Habt ihr keine Probleme damit, dass ihr mit der Forderung nach Beibehaltung des Zwangsumtauschs eine Reglementierung befürwortet?

Ajoscha: Hier herrscht kein normaler Zustand. Es geht einfach nicht, dass bei diesem Wahnsinnspreisgefälle jeder in fünf Minuten Geschäfte macht, und der Arbeiter in der DDR der Dumme ist. Das hat nichts mit ausgrenzen zu tun.

Was ist unter der "Autonomen Aktion Prenzlauer Berg" zu verstehen?

Christoph: Autonom im Sinne des Begriffes wie er im Duden steht.

Ajoscha: Unabhängig und selbständig.

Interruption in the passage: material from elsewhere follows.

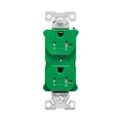 Product Image of Arrow Hart Heavy-Duty Industrial Duplex Receptacle, #14-10 Awg 20A 125V, Green, Dual, TR5362CDGN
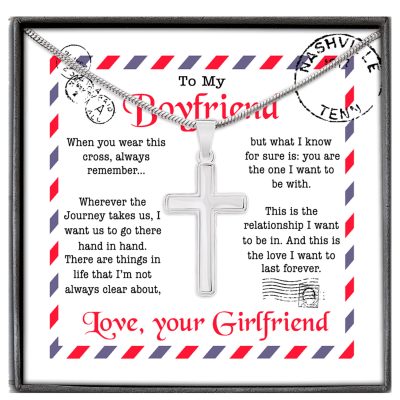 Valentines Gifts for Him To My Boyfriend When You Wear This Cross Always Remember Artisan Crafted Cross Necklace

Mit der autonomen Bewegung im Westen haben wir nichts zu tun.

Arnfried: Wir vertreten kein Parteiprogramm. Wir machen das aus einer Art inneren Unruhe.

Wollt ihr auch bei Kohl oder Seiters wegen der Beibehaltung des Zwangsumtauschs vorsprechen?

Christoph: Mit Seiters und Kohl zu reden, wäre für mich unreal. Wir müssen das erst noch mal sondieren, aber mir würde da eher Momper einfallen. Auch wenn er seine Abhängigkeiten in der Sache hat, glaube ich, dass er sich das anhört und die Aspekte überdenkt.